WHAT THE TASK ASKS:
Print the lines below word for word, without any changes.
::::
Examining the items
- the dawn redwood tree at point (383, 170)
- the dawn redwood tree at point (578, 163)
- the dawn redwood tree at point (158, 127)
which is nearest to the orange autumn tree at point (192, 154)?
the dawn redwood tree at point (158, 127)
::::
REPLY:
Examining the items
- the dawn redwood tree at point (383, 170)
- the dawn redwood tree at point (578, 163)
- the dawn redwood tree at point (158, 127)
which is nearest to the orange autumn tree at point (192, 154)?
the dawn redwood tree at point (158, 127)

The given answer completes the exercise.